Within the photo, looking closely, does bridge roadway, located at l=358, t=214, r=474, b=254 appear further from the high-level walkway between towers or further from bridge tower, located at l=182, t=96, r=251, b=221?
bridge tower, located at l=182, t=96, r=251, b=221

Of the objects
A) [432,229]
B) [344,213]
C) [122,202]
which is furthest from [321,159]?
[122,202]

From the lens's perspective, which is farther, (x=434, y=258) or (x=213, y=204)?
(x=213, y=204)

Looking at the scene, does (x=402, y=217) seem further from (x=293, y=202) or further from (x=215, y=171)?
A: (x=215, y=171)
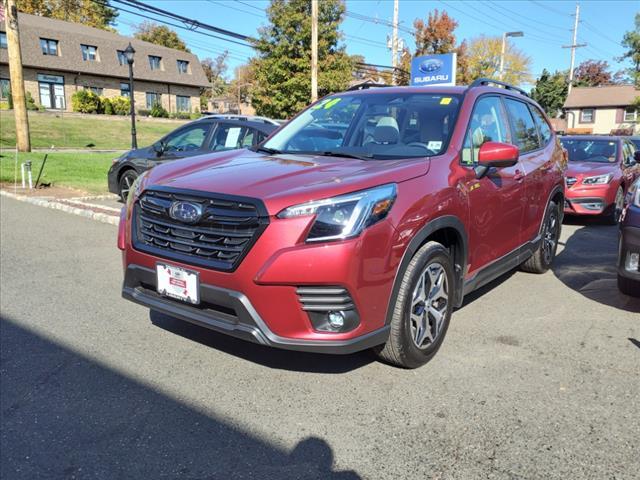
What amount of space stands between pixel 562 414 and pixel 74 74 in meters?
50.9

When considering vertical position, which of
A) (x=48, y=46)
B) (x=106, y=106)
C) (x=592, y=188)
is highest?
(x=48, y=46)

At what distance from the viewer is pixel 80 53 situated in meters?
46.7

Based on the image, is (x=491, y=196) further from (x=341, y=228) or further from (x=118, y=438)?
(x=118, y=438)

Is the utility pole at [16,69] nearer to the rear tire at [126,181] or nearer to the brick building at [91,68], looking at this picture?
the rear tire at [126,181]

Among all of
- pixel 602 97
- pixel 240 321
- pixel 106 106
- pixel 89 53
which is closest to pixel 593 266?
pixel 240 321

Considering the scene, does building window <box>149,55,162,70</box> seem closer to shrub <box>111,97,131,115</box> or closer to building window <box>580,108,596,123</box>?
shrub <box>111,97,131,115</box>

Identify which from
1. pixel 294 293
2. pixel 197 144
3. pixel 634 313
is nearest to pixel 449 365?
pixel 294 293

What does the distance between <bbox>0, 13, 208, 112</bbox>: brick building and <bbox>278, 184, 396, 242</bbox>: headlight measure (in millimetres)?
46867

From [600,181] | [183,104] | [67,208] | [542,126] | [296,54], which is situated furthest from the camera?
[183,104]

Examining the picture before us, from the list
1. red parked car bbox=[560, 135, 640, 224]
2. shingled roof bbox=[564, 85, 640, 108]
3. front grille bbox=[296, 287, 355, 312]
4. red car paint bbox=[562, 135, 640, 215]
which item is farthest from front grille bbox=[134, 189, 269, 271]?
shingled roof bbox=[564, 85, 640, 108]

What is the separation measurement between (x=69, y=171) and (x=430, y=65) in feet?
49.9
###
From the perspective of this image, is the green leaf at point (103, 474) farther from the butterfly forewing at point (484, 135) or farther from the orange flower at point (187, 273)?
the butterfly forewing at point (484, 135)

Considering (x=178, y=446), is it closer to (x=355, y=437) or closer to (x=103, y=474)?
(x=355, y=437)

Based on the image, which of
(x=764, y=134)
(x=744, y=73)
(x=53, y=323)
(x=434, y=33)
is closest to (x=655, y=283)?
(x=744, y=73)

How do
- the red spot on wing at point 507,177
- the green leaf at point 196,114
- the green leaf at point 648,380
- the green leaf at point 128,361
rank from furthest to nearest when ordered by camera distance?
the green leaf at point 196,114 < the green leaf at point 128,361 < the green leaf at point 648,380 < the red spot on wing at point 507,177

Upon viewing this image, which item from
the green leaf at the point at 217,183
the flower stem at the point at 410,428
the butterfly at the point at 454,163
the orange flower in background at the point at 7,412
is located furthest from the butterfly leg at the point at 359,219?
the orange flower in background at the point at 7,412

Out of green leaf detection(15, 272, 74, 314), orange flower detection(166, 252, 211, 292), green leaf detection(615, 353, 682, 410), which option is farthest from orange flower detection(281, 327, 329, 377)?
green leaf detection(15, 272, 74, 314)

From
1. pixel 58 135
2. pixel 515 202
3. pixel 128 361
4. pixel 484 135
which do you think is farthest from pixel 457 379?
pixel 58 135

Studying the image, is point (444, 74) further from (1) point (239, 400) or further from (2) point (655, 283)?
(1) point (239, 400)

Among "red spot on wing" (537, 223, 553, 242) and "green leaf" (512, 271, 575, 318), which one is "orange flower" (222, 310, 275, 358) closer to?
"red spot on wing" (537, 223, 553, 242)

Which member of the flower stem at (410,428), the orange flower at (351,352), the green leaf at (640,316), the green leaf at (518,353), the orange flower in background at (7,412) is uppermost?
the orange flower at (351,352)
###
### Task brief:
Show every row above that contains the string "distance", copying each such row in full.

### Solution to this problem:
At what distance from the viewer is pixel 80 53 situated in meters?
What does the distance between <bbox>0, 13, 208, 112</bbox>: brick building and <bbox>278, 184, 396, 242</bbox>: headlight measure (in millimetres)?
rank from furthest to nearest when ordered by camera distance?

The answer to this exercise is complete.